For those of you who thought that the the 2008 golf season was over now that Tiger Woods is going under the knife, I give you Kenny Perry.
The Elizabethtown, Kentucky native is hitting his prime this year, after notching his third win in five starts at the John Deere Classic. Oh, and by the way, Perry turns 48 next month.
He has been under the radar his whole career, as he never provided the flair that Tiger, Mickelson, or Scott brings. But he is finally being rewarded for his great play, not that his $26 million in career earnings isn't enough recognition.
His most recent win makes it his second consecutive victory, after he won the Buick Open three weeks ago, and he is creeping up the FedEx points leader board, now trailing just Tiger.
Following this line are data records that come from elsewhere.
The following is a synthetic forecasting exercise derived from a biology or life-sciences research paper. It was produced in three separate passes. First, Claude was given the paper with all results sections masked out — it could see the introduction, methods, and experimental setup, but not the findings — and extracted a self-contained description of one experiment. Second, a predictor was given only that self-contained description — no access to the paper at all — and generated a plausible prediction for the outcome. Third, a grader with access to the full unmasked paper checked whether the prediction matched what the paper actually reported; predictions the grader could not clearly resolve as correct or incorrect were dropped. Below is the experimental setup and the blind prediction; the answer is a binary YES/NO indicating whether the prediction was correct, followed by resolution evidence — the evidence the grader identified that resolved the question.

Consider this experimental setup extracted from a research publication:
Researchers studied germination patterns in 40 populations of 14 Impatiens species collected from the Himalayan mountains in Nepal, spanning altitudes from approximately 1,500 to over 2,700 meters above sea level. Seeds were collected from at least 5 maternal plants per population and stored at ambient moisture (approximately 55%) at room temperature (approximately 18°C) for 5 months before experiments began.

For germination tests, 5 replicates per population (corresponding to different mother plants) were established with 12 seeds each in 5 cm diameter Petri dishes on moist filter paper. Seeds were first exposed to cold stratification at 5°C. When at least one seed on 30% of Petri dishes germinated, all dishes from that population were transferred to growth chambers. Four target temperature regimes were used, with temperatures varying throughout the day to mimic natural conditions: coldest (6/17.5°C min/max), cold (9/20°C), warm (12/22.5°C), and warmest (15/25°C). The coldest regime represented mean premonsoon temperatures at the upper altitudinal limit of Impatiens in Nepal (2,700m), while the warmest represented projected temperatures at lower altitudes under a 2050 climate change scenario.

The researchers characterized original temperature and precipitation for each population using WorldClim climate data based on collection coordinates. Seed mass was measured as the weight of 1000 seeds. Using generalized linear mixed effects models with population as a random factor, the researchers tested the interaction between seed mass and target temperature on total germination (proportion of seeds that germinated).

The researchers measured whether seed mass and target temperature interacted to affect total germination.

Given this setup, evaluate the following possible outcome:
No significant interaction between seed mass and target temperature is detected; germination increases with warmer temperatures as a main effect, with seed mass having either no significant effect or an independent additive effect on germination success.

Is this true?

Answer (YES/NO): NO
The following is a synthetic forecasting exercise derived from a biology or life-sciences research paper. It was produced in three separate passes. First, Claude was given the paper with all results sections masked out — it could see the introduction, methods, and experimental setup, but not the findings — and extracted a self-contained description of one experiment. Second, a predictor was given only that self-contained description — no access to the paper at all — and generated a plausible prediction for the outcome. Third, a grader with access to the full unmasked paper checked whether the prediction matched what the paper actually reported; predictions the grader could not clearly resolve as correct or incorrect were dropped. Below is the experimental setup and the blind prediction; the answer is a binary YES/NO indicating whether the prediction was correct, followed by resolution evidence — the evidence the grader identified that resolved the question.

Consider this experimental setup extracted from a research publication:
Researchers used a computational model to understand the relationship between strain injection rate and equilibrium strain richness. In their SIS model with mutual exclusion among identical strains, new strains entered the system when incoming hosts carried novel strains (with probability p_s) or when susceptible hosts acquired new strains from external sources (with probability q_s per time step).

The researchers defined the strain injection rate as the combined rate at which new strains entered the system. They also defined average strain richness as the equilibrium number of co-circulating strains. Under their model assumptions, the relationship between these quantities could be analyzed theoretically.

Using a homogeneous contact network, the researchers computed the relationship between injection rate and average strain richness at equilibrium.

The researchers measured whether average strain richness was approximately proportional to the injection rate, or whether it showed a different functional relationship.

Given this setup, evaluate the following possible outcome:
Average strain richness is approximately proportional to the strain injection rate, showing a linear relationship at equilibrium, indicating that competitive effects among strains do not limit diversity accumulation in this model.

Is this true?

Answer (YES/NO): NO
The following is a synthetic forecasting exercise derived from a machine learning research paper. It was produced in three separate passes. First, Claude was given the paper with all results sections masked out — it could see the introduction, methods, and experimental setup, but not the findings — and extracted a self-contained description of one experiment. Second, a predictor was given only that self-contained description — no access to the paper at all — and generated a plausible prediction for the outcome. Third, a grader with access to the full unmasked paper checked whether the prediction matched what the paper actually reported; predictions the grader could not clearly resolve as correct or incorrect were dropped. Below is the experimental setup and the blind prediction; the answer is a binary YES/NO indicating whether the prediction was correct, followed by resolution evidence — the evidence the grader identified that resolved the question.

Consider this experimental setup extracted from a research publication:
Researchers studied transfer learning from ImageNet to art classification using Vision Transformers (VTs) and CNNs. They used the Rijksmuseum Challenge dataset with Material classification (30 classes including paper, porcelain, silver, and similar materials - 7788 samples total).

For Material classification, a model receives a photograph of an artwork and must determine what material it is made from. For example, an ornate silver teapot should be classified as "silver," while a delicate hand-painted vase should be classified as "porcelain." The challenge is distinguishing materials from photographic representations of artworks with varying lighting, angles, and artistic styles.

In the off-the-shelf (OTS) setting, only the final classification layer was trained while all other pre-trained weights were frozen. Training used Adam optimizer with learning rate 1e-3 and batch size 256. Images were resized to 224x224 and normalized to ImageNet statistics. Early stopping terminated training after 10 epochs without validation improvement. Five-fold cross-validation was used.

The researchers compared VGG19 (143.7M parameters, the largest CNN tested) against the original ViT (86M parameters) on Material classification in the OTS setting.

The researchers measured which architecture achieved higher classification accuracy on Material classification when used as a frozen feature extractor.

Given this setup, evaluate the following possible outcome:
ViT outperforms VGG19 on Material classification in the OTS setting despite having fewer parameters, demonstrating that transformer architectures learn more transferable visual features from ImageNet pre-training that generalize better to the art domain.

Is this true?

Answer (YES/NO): YES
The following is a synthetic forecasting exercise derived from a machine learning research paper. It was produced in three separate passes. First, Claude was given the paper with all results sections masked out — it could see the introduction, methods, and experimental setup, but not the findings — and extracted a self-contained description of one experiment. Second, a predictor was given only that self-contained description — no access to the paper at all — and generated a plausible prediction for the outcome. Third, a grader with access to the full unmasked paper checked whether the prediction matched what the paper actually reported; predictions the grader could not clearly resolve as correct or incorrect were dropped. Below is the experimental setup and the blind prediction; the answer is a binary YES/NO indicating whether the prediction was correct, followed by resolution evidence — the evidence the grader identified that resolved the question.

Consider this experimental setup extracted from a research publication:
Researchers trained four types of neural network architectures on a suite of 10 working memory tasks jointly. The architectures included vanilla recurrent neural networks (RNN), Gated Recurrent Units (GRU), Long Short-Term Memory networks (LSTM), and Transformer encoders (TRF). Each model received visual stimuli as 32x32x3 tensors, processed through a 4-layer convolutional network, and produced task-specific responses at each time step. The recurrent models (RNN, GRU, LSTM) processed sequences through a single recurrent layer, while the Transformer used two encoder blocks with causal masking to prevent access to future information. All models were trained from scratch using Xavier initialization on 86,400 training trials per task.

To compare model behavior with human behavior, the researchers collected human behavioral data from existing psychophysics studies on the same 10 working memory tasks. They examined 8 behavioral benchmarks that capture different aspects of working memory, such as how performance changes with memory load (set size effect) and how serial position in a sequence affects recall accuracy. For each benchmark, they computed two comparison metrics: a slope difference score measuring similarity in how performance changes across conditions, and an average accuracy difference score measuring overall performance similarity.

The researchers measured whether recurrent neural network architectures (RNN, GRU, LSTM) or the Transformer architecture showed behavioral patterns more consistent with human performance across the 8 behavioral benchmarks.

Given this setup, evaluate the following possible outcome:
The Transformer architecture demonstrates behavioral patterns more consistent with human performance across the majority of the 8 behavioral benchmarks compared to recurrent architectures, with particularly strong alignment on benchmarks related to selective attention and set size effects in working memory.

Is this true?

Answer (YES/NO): NO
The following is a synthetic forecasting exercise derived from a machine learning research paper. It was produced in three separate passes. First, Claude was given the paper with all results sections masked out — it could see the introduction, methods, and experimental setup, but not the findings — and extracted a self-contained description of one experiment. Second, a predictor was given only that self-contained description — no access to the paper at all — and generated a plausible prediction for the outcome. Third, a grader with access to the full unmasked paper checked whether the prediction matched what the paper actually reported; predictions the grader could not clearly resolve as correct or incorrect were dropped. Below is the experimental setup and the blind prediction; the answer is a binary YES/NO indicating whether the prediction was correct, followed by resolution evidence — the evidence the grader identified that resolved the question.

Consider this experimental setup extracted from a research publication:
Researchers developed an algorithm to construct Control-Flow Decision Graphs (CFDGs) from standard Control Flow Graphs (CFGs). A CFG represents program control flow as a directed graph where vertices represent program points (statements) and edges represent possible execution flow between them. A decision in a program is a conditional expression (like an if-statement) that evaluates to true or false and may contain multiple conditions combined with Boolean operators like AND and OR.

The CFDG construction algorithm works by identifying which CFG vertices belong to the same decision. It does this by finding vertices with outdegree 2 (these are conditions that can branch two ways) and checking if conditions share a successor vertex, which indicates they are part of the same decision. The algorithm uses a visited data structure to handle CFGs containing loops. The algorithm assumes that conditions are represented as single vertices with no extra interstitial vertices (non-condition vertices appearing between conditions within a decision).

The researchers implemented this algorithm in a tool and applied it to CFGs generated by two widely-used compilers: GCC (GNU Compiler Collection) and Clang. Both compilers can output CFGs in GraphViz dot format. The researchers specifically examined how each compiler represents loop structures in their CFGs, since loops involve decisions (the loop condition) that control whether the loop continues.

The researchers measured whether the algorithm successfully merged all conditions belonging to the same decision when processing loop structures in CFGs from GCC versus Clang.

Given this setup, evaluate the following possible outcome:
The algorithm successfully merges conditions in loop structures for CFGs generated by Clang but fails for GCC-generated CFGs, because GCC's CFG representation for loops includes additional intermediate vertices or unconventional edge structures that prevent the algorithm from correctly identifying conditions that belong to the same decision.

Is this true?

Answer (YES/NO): NO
Perry has another win, to go along with a second, third, and sixth-place finish on his 2008 resume.
I watched today's final round not necessarily to see if Perry would pull it out, but to see if 35-year-old PGA Tour rookie Brad Adamonis could surprise the golfing world to take his first title.
After Adamonis and Jay Williamson dropped their approach shots into the pond on the first playoff hole, that left Perry with the winner's check in hand.
Then I got to thinking, if Perry can continue his brilliant streak of play, what is this going to do for the game of golf? Unfortunately we won't see Perry at the British Open, due to a prior commitment to play in the U.S. Bank Championship, but if he can pull off another win against a starless field, Perry may get his name in the spotlight.
Perry may be making a very wise decision in skipping the British Open, too. According to the Perry camp, the U.S. Bank Championship is the same type of course that the United States will play on for the Ryder Cup in September. Perry is probably also quite familiar with Vahalla Country Club, as it is in Kentucky.
Personally, with Tiger gone for the year, Perry has the chance to be a savior for the PGA Tour, which was left in dire straits after Woods' surgery announcement. As one of the elder members on the tour, if he can put together a stellar Ryder Cup performance, he will easily bring golf back onto the national map.
As much as Americans don't like to watch golf unless the names Woods or Mickelson are associated, they tune in by the million to see the patriotic event that is the Ryder Cup. The 2008 edition may be even more exciting, especially because the Europeans have owned the United States as of late.
If Perry can rally his troops and win the Ryder Cup in style, look for golf to squirm back onto the nation's radar.